Course Syllabus & Information
Be up-to-date with the following reading schedule and you will be ahead of lecture.
Nb 1.] This is a schedule for student readings; not a schedule of lecture material.
Nb 2.] This schedule lists the study weeks, and is exclusive of the university closure for the Olympic Games, February 15th to 26th. (e.g. Course Week 7 begins on March 5th.)

Reading Schedule

Week 1: Montgomery, Emily of New Moon
Week 2: Montgomery, Emily of New Moon
Week 3: Wilson, Innocent Traveller
Week 4: Wilson, Innocent Traveller
Week 5: Richler, The Apprenticeship of Duddy Kravitz
Week 6: Richler, The Apprenticeship of Duddy Kravitz
Week 7: Avison, Always Now, Vol. One
Week 8: Avison, Always Now, Vol. One
Week 9: Kogawa, Obasan
Week 10: Kogawa, Obasan
Week 11: Brown, Louis Riel
Week 12: Brown, Louis Riel
Week 13: Atwood, Payback

Assignment Deadlines.
Nb: There is a ten percent per day late penalty for all assignments, documented medical or bereavement leave excepted. For medical exemptions, provide a letter from a physician on letterhead which declares his or her medical judgement that illness or injury prevented work on the essay. The letter must cover the entire period over which the assignment was scheduled and may be verified by telephone. For any matter effecting deadlines, consult with the TA in person and before the assignment period.
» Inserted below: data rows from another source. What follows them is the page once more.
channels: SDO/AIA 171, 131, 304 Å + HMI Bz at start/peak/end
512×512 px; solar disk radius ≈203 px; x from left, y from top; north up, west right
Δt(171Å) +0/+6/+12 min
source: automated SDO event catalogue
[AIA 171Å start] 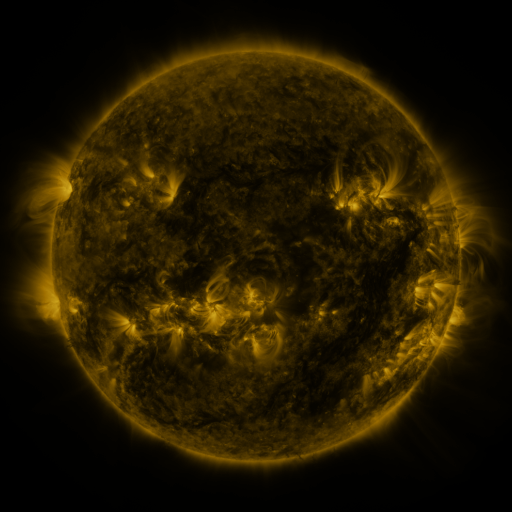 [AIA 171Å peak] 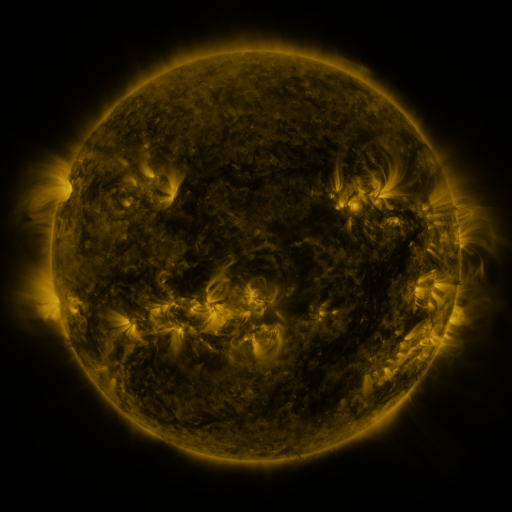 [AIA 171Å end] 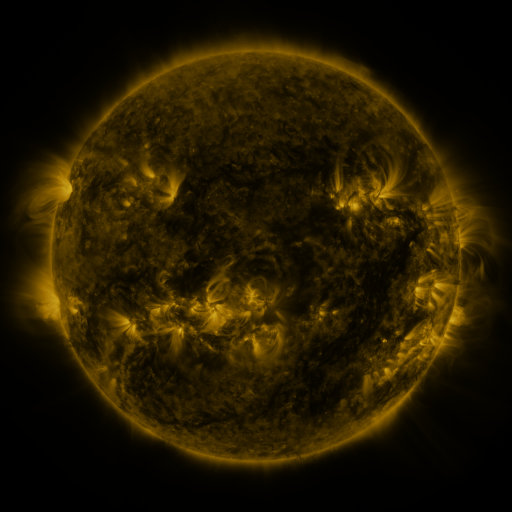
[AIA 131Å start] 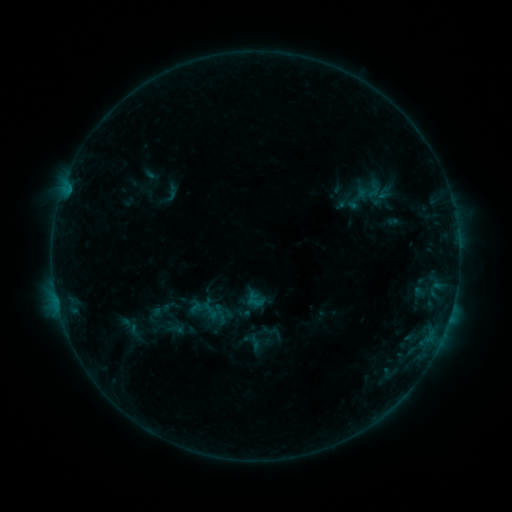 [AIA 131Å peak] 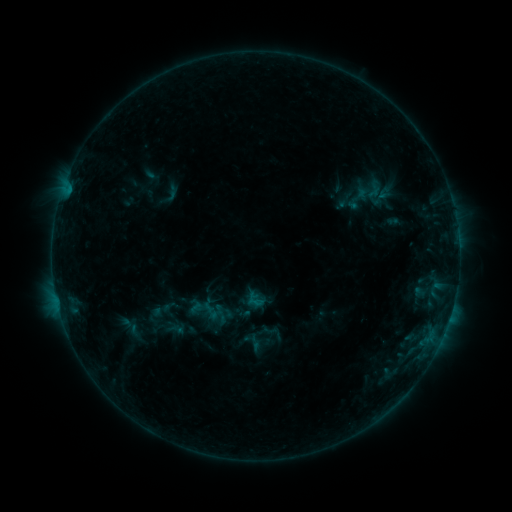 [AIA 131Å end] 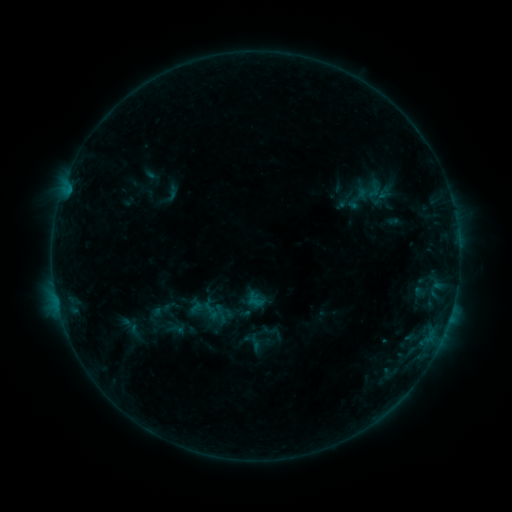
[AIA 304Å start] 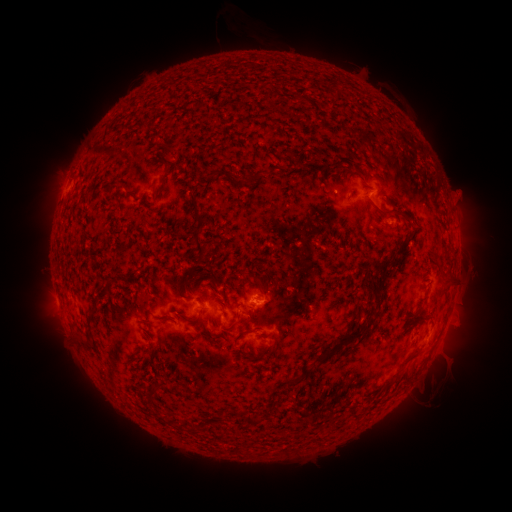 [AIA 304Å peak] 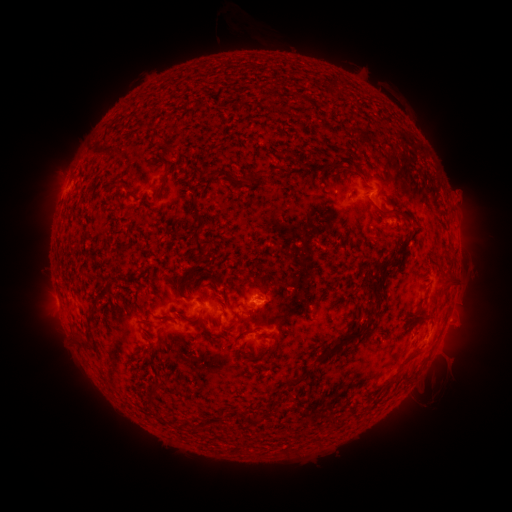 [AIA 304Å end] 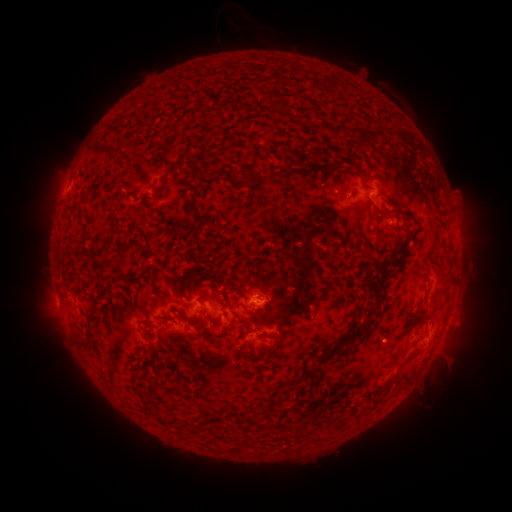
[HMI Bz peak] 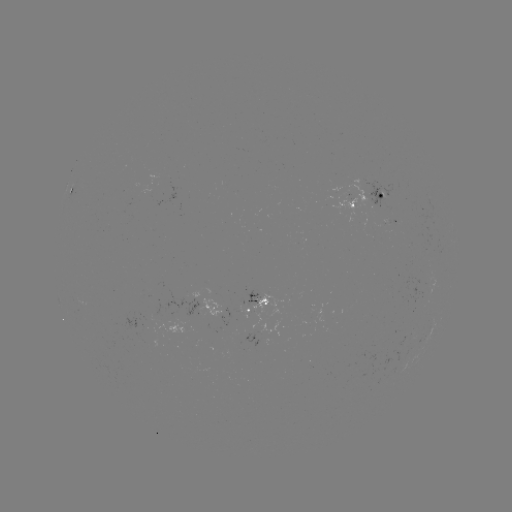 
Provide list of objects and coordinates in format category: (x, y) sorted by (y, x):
eruption: (460, 319)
Schedule of Assignment Due Dates.
(Assignments coded by colour. See separate assignment posts for details.)

January 5th, Group Project members set
February 1st Group Project proposal due.
March 1st, Mid-Term Essay topics posted.
March 26th, Mid-Term Essay due in lecture.
April 9th, Mid-Term Essay returned.
April 12th, Group Project due in seminar.
April 23rd, Final Essay due: no later than 23:59 Instructor's Department Mailbox.

Nb: “Participation (15% of course grade) requires productive participation, attendance and punctuality in seminar and lecture."

Instructor Contact:
Office Hours: AQ 6094 -- Tuesday 1:00-3:00. E-mail to 778-782-5820

Course Approach:
"[Neither Christianity nor Atheism but] an equally ancient faith .... rooted in the Socratic dialogues. It is the faith that human beings, reasoning together in a disciplined way, are capable of reaching shared understandings that are not merely intelligent, but also practicable and spiritually uplifting. This form of rationalism uses both rigorous scholarship and discursive analysis, i.e. dialectic, to seek out the conceptual basis for action. This rationalism was bequeathed to the world by Socrates himself, and has been reaffirmed by the greatest modern thinkers. My faith is that the deepest magic of our civilisation has arisen from Socratic rationalism, and that this can happen again now.
Socratic rationalism holds that most people are capable are capable of seeing the highest truths and of acting well when they do."
Bruce K. Alexander, The Globalisation of Addiction: A Study in Poverty of the Spirit. Oxford University Press, 2007 (Forthcoming).